Typical assembly wokflow for ALLHiC scaffolding

[baozg]

Hi @tangerzhang ,

I have a high heterozygosity polypoidy genome to assembly. After reading the manusrcript of ALLHiC and issues in the github, I want to confirm the typical workflow for ALLHiC scaffoling assembly. Here is my thoughts. Do you think there are any step need to be added or corrected?

• Using Canu to assembly allele contig by PB / ONT reads (100x for the ploypoidy genome size) . The parameters of Canu should be the canu-poly or others ?
• purge_haplotigs to remove alternative haplotigs
• 10x , BioNano, BAC etc. to improve the contig assembly
• 3D-DNA pipeline to correct the misassembly in the contig
• repeat masking and gene annotation on the contig assembly
• get allelic table by blastn to the progenitor diploid genomes speceies (If have two progenitor diploid genomes , do I need align to the different genome to get two allleic table? )
• ALLHiC pipeline

Best,
Zhigui

[tangerzhang]

Hi Zhigui,
Please see the following message for my suggestion:
Using Canu to assembly allele contig by PB / ONT reads (100x for the ploypoidy genome size) .

- Yes, please use canu to assemble the allele contigs. Pacbio reads are highly recommended. I have not tested ONT reads and have no idea how ONT will perform on polyploid genome.

The parameters of Canu should be the canu-poly or others ?

- Using canu-poly parameters will get better results, but this step is time-consuming. I do not recommend canu-poly parameters if your genome size is big (let's say more than 2 Gb).

purge_haplotigs to remove alternative haplotigs

- ALLHiC is designed for haplotype phasing and our program will perform better if haplotigs are assembled as many as possible. Therefore, please DO NOT use purge_haplotigs to remove alternative haplotigs.

10x , BioNano, BAC etc. to improve the contig assembly

- 10x, BioNano and BAC will definitely improve contig continuity but may introduce assembly error. I do not have much experience on 10x, Bionano assembly.
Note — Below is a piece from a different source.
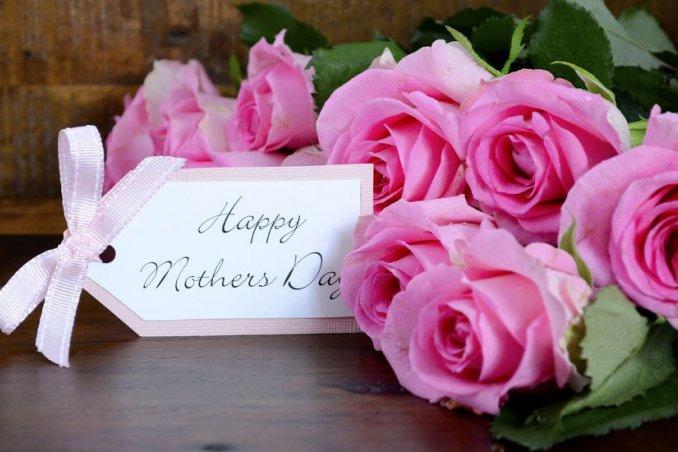 Mazzo Di Fiori Per La Mamma.Festa Della Mamma I 7 Fiori Per Dirle Ti Voglio Bene Donnad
3D-DNA pipeline to correct the misassembly in the contig

- Correction of misassembled contigs will improve Hi-C scaffolding.

repeat masking and gene annotation on the contig assembly

- Yes, you can mask the genome and predict gene structure.

get allelic table by blastn to the progenitor diploid genomes speceies (If have two progenitor diploid genomes , do I need align to the different genome to get two allleic table? )

- Yes, you get allelic table using blast based method. One reference genome with chromosomal level assembly should be good enough.

[baozg]

Hi @tangerzhang ，

Thanks for the reply.

1. canu-poly is not recommened for the >2G genome. So what other parameters you recommend? Or would you mind tell what parameters sugar cane genome use ?
2. purge_haplotigs only suit for the diploidy genome. So after canu assembly, I can directly use HiC data？

Best,
Zhigui

[tangerzhang]

Hi Zhigu,
Below are the parameters that I used to assemble a polyploid genome:

canu -s spec.txt -p AP -d run1 genomeSize=3.2g -pacbio-raw input.fasta

Information in spec.txt file:

gridOptions="-N canu -l walltime=30000:00:00 -q all.q"
corOutCoverage=100
ovbMemory=8g
maxMemory=500g
maxThreads=48
ovsMemory=8-500g
ovsThreads=4
oeaMemory=32g
ovsMethod=parallel

For your second question, please use Hi-C data directly once you finish CANU assembly and Pilon polish.